Collins, who moonlights as an expert on the Battle of the Alamo, is being sued for damages over artifacts allegedly stolen from a fellow Alamo aficionado. Don Ray Jank says that photographs of items from a $40,000 collection stolen from him appear in Collins’ recent book on the subject, The Alamo and Beyond: A Collector’s Journey.
“I feel sorry for the guy,” Jank told the San Antonio Express-News, adding that he doesn’t believe that Collins stole the items, just that he’s a naive collector who got involved with the wrong crowd. “I’m not after Collins… I just want justice.”
Rather, a Texas car salesman is accused of actually stealing the Alamo collectibles. The valuables Jank is crying foul over include a gun barrel, buttons, flaming bomb emblems and pieces of Mexican headgear.
Historical memorabilia dealer Jim Guimarin says he’s been in the Alamo game long enough to be wise to Jank’s ruse. “It goes on and on with this guy. I think he’s trying to get a nuisance lawsuit going,” said the owner of The History Shop, which is located near the Alamo grounds. “The only reason he’s suing is because of Phil Collins.”

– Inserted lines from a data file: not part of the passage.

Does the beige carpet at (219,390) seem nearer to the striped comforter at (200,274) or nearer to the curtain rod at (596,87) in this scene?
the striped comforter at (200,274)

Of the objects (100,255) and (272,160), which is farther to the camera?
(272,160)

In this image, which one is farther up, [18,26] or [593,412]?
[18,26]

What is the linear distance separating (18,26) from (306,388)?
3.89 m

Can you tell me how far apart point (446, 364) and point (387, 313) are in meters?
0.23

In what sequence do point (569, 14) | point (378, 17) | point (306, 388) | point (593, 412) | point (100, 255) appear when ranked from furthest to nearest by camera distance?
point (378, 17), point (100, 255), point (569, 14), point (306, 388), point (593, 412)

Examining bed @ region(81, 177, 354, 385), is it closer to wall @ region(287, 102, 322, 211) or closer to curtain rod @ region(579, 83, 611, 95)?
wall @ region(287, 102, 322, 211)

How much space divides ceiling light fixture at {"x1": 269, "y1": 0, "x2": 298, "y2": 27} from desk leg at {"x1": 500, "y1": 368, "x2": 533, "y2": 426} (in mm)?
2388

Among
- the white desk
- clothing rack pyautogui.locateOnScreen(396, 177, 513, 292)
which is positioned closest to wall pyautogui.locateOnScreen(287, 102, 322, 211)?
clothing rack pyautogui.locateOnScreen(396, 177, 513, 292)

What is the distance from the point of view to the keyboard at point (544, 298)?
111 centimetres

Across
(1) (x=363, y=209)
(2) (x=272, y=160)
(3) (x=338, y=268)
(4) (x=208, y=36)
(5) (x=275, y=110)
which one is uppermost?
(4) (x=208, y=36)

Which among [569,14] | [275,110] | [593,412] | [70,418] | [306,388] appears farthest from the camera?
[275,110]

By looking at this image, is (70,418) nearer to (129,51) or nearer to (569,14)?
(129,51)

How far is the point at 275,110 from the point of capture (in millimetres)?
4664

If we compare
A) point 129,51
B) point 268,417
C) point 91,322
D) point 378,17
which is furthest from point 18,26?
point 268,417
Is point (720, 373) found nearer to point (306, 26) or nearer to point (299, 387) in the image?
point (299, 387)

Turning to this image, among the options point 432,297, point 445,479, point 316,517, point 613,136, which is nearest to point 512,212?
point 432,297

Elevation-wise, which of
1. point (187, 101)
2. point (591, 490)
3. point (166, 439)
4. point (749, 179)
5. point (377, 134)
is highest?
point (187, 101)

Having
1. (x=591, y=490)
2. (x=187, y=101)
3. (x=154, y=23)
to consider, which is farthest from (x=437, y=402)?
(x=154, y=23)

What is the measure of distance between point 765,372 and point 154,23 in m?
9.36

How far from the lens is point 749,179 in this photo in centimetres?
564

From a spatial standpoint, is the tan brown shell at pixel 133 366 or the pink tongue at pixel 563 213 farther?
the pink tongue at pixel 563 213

The Battle of the Alamo was one of the most crucial points of the Texas Revolution. All but two Texian defenders were killed there, spurring anti-Mexican forces to gather and permanently defeat the Mexican Army at the Battle of San Jacinto the following month. The Alamo, a Catholic mission and compound that housed troops, still stands in downtown San Antonio as a historical museum.